BEGIN DOCUMENT TEXT
These are the Coriolis, centrifugal and Poincar’e accelerations and the latter we will ignore by assuming changes in rotation are negligible in the case of the modern Earth.

Now we only need to consider the relative magnitude of these terms by estimating characteristic scales. The ratio of the Coriolis term to the imposed gravitational acceleration is, for the Earth,

\[ \frac{2 \omega U} {g} \approx 10^{-13} \]

where \(U\) is a typical mantle flow or plate velocity (say 10 cm/yr). Gravitational forces only drive flow when density gradients are present, so a more reliable estimate of the relative magnitude in the case where density variations occur due to temperature would be

\[ \frac{2 \rho \omega U} {\rho \alpha \Delta T g} \approx 10^{-11} \]

This might not be as dramatic a scale separation as for intertia, but it does suggest that the Coriolis term does not play a role in mantle dynamics for the Earth.

The centrifugal acceleration term compared to the gravitational acceleration is

\[ \frac{\omega^2 R_\mathrm{Earth} } {g} \approx 3.10^{-3} \]

which, is clearly not negligible in scale compared to the typical accelerations due to density variations within the Earth. However, this acceleration depends only on the distance from the rotation axis and not on the flow velocity. It is responsible for the equatorial bulge of the Earth which is, to first order, part of the hydrostatic balance that does not influence flow patterns.

There are some more dimensionless numbers at work here. The Rossby number is the ratio of inertial forces to Coriolis forces, and the Eckman number is the ratio of the viscous forces to Coriolis forces.

The stream function

For incompressible flows in two dimensions it can be very convenient to work with the stream-function – a scalar quantity which defines the flow everywhere. The stream function is the scalar quantity,\(\psi\), which satisfies

\[ v_1 = -\frac{\partial \psi}{\partial x_2} \mathrm{\hspace{1cm}} v_2 = \frac{\partial \psi}{\partial x_1} \label{eq:strmfn} \]

so that, automatically,

\[ \frac{\partial v_1}{\partial x_1} + \frac{\partial v_2}{\partial x_2} = 0 \]

Importantly, computing the following

\[ (\mathbf{v} \cdot \nabla) \psi = v_1 \frac{\partial \psi}{\partial x_1} + v_2 \frac{\partial \psi}{\partial x_2} = \frac{\partial \psi}{\partial x_2} \frac{\partial \psi}{\partial x_1} - \frac{\partial \psi}{\partial x_1} \frac{\partial \psi}{\partial x_2} = 0 \]

tells us that \(\psi\) does not change due to advection – in other words, contours of constant \(\psi\) are streamlines of the fluid.

Provided we limit ourselves to the xy plane, it is possible to think of equation ([eq:strmfn]{reference-type=”ref” reference=”eq:strmfn”}) as

\[ \mathbf{v} = \nabla \times (\psi \hat{\mathbf{k}}) \]

This form can be used to write down the 2D axisymetric version of equation ([eq:strmfn]{reference-type=”ref” reference=”eq:strmfn”})
END DOCUMENT TEXT
BEGIN DATA EXTRACT
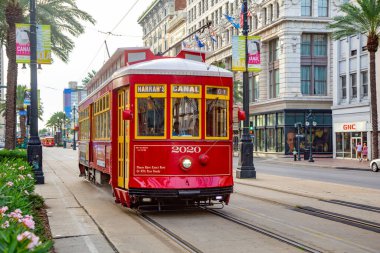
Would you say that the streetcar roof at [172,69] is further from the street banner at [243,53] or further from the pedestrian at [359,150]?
the pedestrian at [359,150]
END DATA EXTRACT
▶ [COMPLETE THE FOLLOWING]
1. Answer these from the mantle dynamics text:
(a) What typical mantle flow or plate velocity is suggested for U?
(b) What feature of the Earth is the centrifugal acceleration responsible for?
(c) What are contours of constant ψ?
2. In the mantle dynamics text, rewrite the paragraph beginning "which, is clearly not negligible" more briefly while keeping its main facts.

▶ [SOLUTIONS TO THE TASKS]
1.
(a) 10 cm/yr.
(b) The equatorial bulge.
(c) Streamlines of the fluid.

2. The centrifugal acceleration is not negligible compared with typical accelerations from density variations within the Earth. It depends only on distance from the rotation axis, not on flow velocity. It causes the Earth's equatorial bulge, which to first order is part of the hydrostatic balance and does not influence flow patterns.